The Good Muslim, The Marriage Plot and Go the F**k to Sleep are among the books literary publishing directors wish they had published themselves this year, with Other People's Money, What I Did and The Dovekeepers among those they had thought would make a bigger impact.
In a Guardian round-up of "Wishes and Misses", publishers including Jamie Byng, Suzanne Baboneau and Alexandra Pringle selected the titles they wish they had published, and those they did that they had higher hopes for. Among the reasons for books not catching a wider readership, the editors suggested variously a lack of support from booksellers, and the challenge of "pushing a backlist".
Pringle, editor-in-chief at Bloomsbury, selected Other People's Money by Justin Cartwright as her book which deserved better, saying: "It received outstanding reviews—the best, probably, he has every received—and it sold well.
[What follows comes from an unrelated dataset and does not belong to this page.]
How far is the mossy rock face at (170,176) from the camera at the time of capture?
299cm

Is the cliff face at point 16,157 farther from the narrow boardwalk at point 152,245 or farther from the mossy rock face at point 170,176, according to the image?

Yet not only was it not shortlisted for the Man Booker or Costa; it was not once mentioned in the press as one that should have been nominated." She selected Tahmina Anam's The Good Muslim (Canongate) and Louisa Young's My Dear I Wanted to Tell You (HarperCollins) as books she was "especially sad" not to get, having offered on them.
Viking publishing director Venetia Butterfield is hoping for bigger success in paperback for The German Boy by Patricia Wastvedt, and chose Belinda McKeon's Solace (Picador) and Jeffrey Eugenides' The Marriage Plot (Fourth Estate) as the titles she wished she had published.
For Nicholas Pearson, publishing director at Fourth Estate, it was The Information which should have got more attention, and Go the F**k to Sleep (Canongate) as the book he wished he had published: "I have recently had a baby. Been too tired to read much else."
Corsair publisher James Gurbutt was the only editor to choose backlist titles as those he wished had received more attention, picking the reprints of four Ira Levin titles. He said: "Pushing a backlist these days without a film or TV adaptation is tough, regardless of quality." He pointed to Teju Cole's Open City (Faber) as the book he wished he had published: "It's rare to come across a novel as beautiful as this."
Meanwhile Allen Lane publishing director Simon Winder chose Britain's War Machine by David Edgerton as one he would have liked to have had a bigger readership, saying: "We even gave it a misleadingly jaunty cover. It got some great reviews, but didn't really connect with the large audience I thought it deserved." He chose The West End Front: The Wartime Secrets of London's Grand Hotels by Matthew Sweet (Faber) as his "miss".